Analogamente, ogni giorno come ignaziani, al di là delle singole appartenenze, siamo posti all’interno di frontiere, piccole o grandi, che spesso sono rappresentate anche dall’Altro. “Altro” che andrebbe guardato “con gli stessi occhi di Dio”, proprio come ci suggeriva Jean Paul.
Come guardare “l’Altro”
Qui è l’attualità delle parole di Paolo VI, le quali non sono indirizzate solo ai gesuiti, bensì a ben vedere a tutti gli ignaziani, ai laici di ogni età e condizione, chiamati, in quanto tali, a vivere le frontiere a loro affidate, con la semplicità e il coraggio del proprio carisma. Un carisma che si snoda, sulla scia di Ignazio, innanzitutto, lungo l’esercizio del sentire il contesto e l’Altro per quello che è.

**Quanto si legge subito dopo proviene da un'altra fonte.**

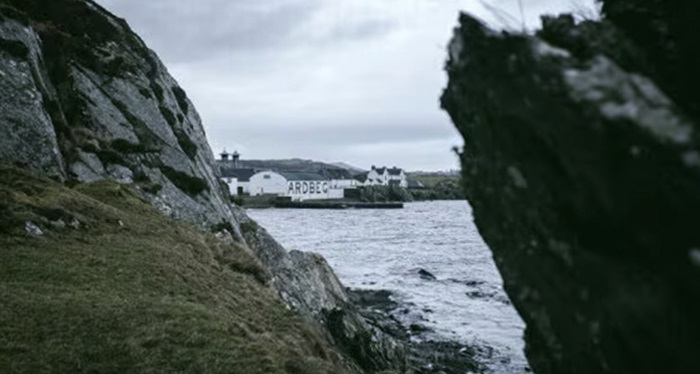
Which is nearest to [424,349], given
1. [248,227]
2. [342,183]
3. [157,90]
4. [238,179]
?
[248,227]

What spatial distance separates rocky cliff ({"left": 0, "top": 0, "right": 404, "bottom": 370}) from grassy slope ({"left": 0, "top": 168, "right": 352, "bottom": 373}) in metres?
3.10

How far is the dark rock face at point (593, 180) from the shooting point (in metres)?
3.51

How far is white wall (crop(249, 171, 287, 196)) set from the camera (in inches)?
6531

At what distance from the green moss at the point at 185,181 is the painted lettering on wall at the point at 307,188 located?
142905mm

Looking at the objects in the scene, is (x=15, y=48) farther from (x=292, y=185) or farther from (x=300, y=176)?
(x=300, y=176)

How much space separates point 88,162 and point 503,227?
2116 centimetres

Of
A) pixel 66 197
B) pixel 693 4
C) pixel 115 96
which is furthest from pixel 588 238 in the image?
pixel 115 96

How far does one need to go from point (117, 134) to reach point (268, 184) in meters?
141

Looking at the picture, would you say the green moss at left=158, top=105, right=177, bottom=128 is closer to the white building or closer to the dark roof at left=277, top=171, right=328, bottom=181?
the white building

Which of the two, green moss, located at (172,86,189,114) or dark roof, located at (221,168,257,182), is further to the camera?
dark roof, located at (221,168,257,182)

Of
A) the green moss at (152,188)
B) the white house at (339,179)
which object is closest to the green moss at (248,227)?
the green moss at (152,188)

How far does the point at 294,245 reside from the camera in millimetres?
59844

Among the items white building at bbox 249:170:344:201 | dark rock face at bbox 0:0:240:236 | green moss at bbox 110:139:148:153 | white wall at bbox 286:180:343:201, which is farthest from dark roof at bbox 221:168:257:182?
green moss at bbox 110:139:148:153

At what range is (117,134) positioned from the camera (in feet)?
84.7
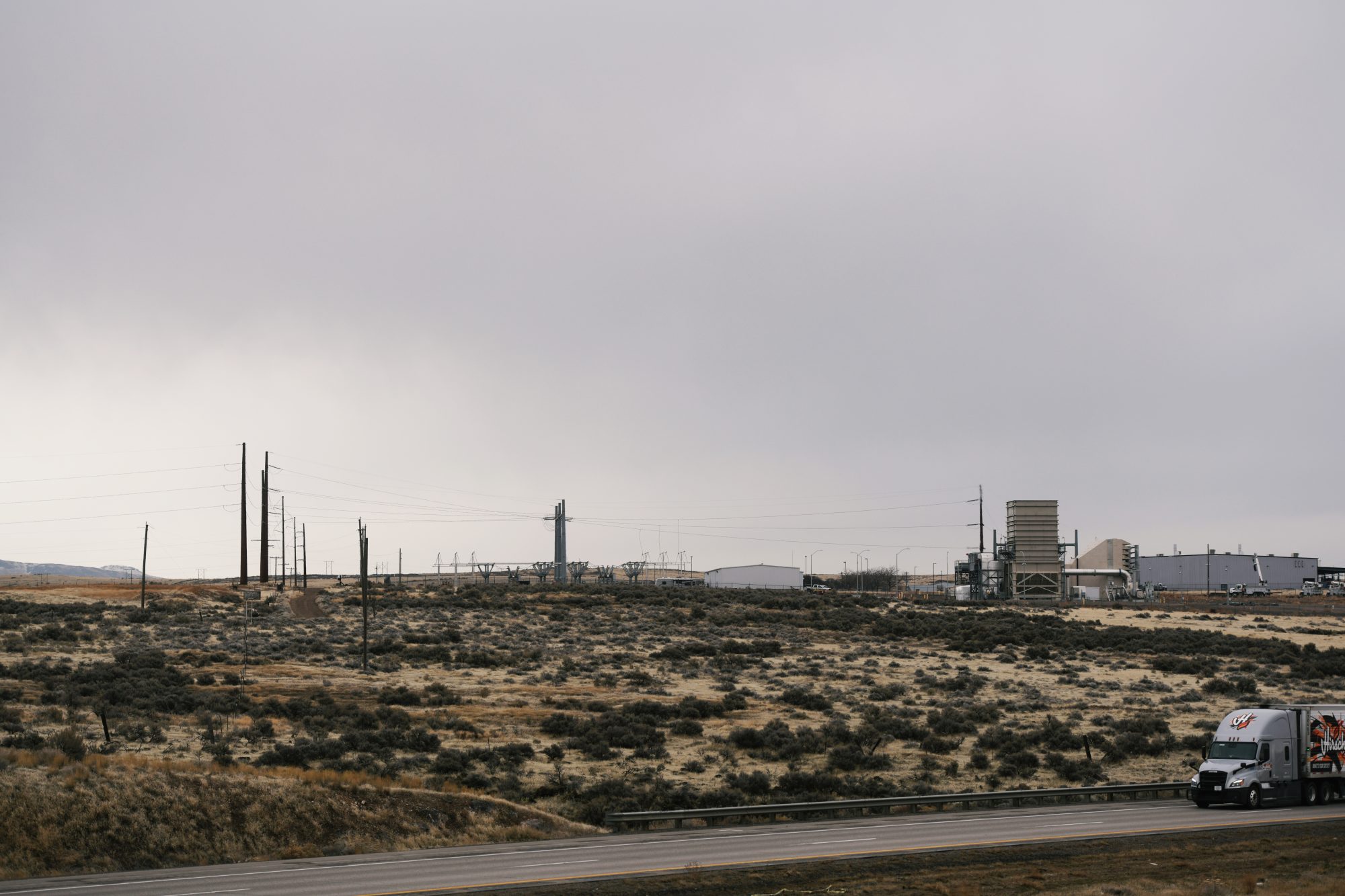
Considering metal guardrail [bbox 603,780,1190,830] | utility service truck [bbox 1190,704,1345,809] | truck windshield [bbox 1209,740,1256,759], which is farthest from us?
truck windshield [bbox 1209,740,1256,759]

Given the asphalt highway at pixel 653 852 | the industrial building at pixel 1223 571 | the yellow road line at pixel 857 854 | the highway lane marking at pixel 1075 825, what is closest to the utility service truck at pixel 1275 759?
the asphalt highway at pixel 653 852

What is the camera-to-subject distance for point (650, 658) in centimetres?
6438

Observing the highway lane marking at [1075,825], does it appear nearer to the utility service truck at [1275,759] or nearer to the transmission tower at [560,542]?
the utility service truck at [1275,759]

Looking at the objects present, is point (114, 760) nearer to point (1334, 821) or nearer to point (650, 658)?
point (1334, 821)

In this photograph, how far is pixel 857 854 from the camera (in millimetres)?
23781

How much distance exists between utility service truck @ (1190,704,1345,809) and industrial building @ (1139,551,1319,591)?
532 ft

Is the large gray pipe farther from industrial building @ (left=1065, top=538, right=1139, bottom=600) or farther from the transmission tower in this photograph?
the transmission tower

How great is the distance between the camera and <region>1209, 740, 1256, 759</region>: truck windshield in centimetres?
3167

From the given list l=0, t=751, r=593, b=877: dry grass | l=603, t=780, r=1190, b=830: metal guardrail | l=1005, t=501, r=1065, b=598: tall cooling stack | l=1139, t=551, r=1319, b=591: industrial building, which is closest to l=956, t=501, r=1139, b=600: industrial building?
l=1005, t=501, r=1065, b=598: tall cooling stack

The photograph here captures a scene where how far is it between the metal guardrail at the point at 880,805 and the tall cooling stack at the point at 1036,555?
89.6 meters

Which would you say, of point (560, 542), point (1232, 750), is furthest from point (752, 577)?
point (1232, 750)

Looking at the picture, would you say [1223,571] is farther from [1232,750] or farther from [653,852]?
[653,852]

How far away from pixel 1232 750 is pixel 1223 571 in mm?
168259

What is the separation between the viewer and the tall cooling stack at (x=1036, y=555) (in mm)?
121875
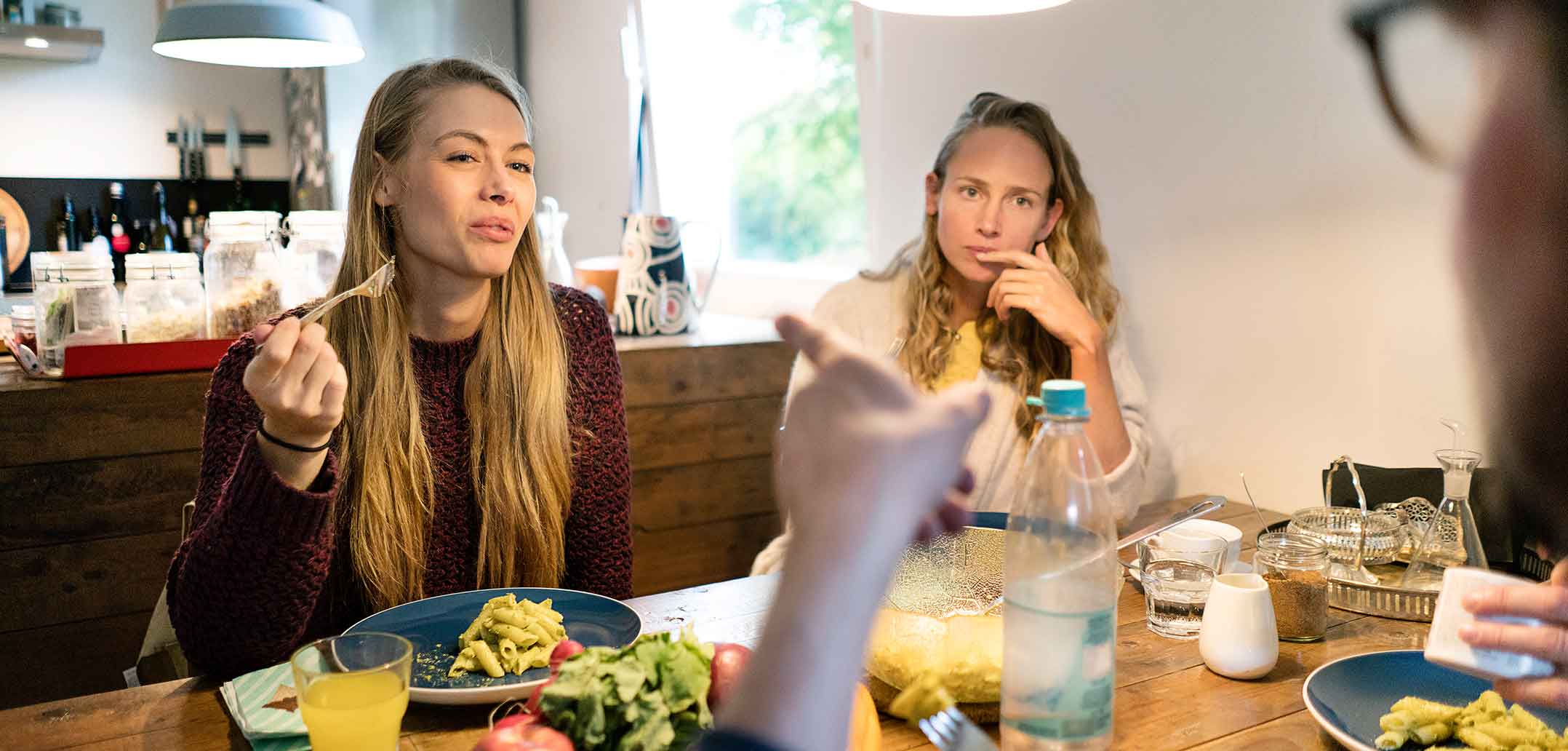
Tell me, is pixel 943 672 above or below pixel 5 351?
below

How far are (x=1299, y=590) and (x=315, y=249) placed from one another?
1.88 m

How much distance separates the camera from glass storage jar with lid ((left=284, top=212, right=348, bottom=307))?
2.21 metres

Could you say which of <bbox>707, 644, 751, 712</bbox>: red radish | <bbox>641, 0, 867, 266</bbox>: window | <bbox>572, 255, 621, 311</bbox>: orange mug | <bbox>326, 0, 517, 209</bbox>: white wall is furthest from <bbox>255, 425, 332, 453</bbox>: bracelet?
<bbox>326, 0, 517, 209</bbox>: white wall

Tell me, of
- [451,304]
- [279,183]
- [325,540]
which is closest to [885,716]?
[325,540]

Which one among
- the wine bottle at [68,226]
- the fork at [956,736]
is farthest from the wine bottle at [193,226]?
the fork at [956,736]

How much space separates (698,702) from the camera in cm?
81

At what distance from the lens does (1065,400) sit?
859mm

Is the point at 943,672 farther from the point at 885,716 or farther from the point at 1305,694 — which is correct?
the point at 1305,694

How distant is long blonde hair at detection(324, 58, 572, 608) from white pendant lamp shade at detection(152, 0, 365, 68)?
1476mm

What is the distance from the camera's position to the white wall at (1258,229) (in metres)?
1.66

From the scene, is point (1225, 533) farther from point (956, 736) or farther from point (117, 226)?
point (117, 226)

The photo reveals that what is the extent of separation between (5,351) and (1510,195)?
257cm

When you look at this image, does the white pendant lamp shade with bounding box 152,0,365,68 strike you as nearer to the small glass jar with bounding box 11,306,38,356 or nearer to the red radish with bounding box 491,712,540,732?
the small glass jar with bounding box 11,306,38,356

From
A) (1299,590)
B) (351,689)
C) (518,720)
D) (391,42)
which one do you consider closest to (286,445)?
(351,689)
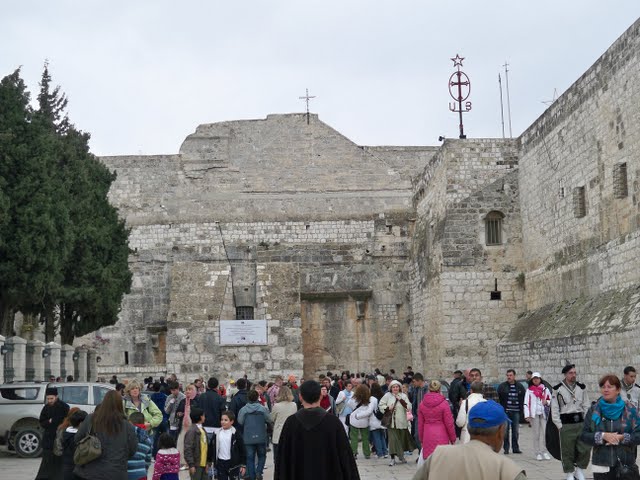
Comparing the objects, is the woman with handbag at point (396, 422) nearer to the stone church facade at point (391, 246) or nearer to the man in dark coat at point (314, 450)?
the stone church facade at point (391, 246)

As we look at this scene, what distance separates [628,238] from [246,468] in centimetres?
1019

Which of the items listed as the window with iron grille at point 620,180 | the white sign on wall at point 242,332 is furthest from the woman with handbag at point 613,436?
the white sign on wall at point 242,332

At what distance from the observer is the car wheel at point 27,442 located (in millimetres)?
16875

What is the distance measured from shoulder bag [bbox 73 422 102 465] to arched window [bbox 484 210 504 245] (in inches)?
779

Tornando a casa, riflettevo su quello che sarebbe dovuto essere “solo” un incontro dei movimenti giovanili ignaziani… Era stato davvero qualcosa di più? Senza dubbio era stato un andare alle radici della propria spiritualità. Ma anche – riflettevo – un rinverdire il messaggio da portare lì dove siamo posti, non solo singolarmente ma anche comunitariamente, sulla scia di quello che diceva Helder Camara:
“Se uno sogna da solo, il suo rimane solo un sogno. Se il sogno è fatto insieme ad altri, esso è già l’inizio della realtà.”